The Extraordinary Suzy Wright by Teri Kanefield

The Extraordinary Suzy Wright by Teri Kanefield

Author:Teri Kanefield
Language: eng
Format: epub
Publisher: Abrams
Published: 2015-11-22T16:00:00+00:00


A copy of one of Benjamin Franklin’s letters to Suzy, sent April 28, 1755.

The idea evidently worked. Franklin got the word to the various townships and succeeded in gathering 150 wagons and 262 horses. It is unclear from surviving letters how Suzy reconciled the gathering of army supplies with her Quaker beliefs. Presumably Suzy struggled with the same issue as the Quaker leaders in Pennsylvania: How could a Quaker reconcile the ideals of pacifism with the requirements of government, which included protecting citizens?
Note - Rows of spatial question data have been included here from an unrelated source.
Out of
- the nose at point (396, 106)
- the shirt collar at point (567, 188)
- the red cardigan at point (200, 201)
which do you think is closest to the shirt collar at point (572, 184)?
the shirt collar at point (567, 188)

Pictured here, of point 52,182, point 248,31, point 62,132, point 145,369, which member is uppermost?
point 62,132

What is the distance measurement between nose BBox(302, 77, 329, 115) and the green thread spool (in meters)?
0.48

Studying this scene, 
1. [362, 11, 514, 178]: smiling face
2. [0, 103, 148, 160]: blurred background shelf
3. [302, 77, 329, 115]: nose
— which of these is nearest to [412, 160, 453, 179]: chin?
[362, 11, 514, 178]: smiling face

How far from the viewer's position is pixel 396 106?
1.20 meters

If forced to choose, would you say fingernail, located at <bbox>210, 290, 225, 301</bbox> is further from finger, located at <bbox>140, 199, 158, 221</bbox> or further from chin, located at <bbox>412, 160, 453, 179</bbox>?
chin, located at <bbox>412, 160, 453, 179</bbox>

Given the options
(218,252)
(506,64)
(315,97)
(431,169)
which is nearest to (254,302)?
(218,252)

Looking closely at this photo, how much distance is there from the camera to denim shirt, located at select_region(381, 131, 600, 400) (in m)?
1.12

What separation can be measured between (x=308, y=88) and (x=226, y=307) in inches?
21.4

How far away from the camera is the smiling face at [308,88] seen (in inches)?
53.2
Not long afterward, the Wrights helped Benjamin Franklin out of another tight spot. Braddock’s soldiers needed additional flour, and the General Assembly called upon Franklin to figure out how to obtain it. On April 27, 1755, Suzy understood that if the soldiers met with any misfortune, “whatever cause it may be owing, it will be attributed to their march being hindered for the want of this flour.” James Wright therefore agreed to furnish the necessary flour from his mill.
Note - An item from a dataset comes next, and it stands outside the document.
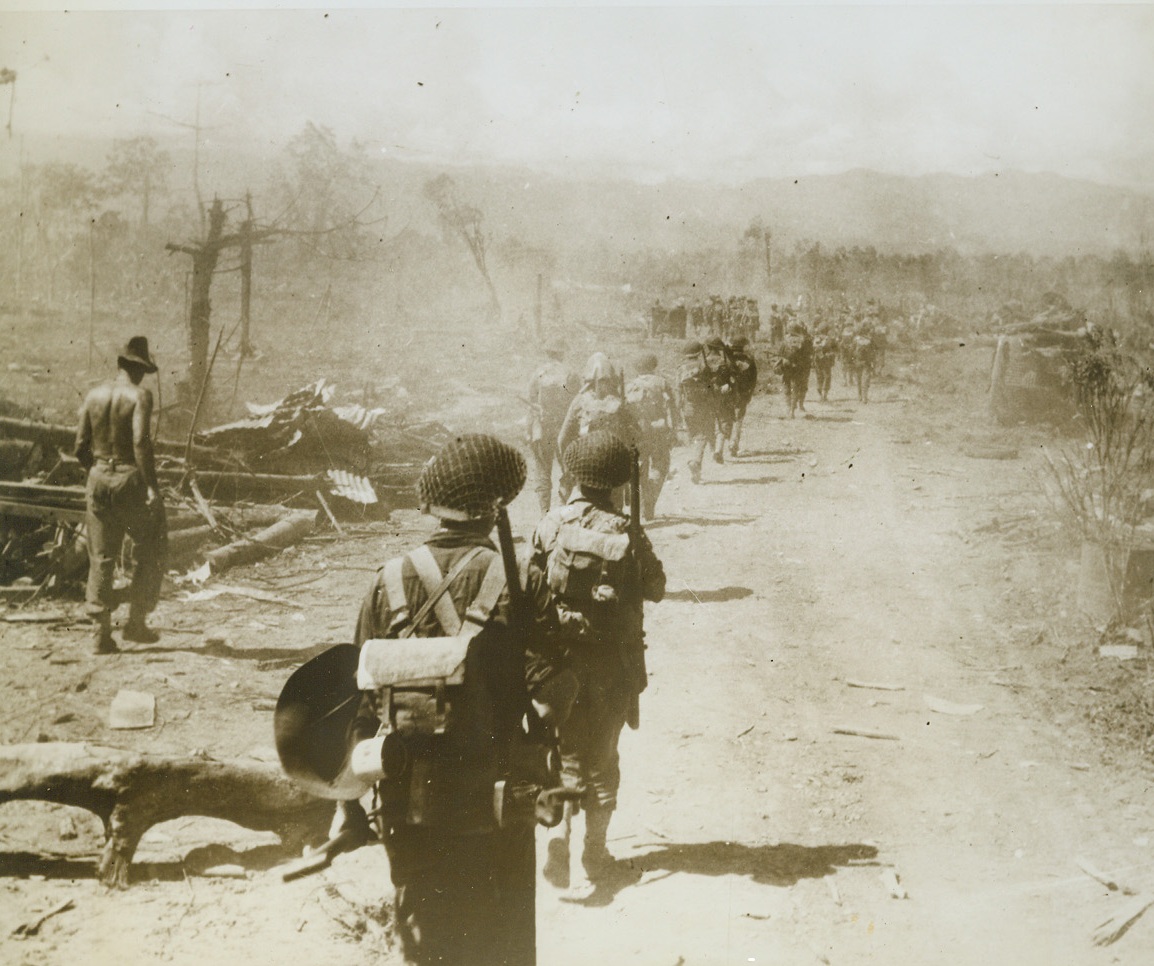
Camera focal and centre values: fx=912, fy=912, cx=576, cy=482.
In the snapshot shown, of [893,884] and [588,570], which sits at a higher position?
[588,570]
Despite having enough wagons and flour, General Braddock was defeated. The result was chaos and fear on the Pennsylvania frontier. The settlers near Wright’s Ferry, terrified of an attack by the French and their Indian allies, selected what they considered the strongest building in the area—a stone house owned by Suzy’s brother John on the west bank of the Susquehanna River—and fortified it to withstand an attack.

But the danger passed. The war never came to Wright’s Ferry.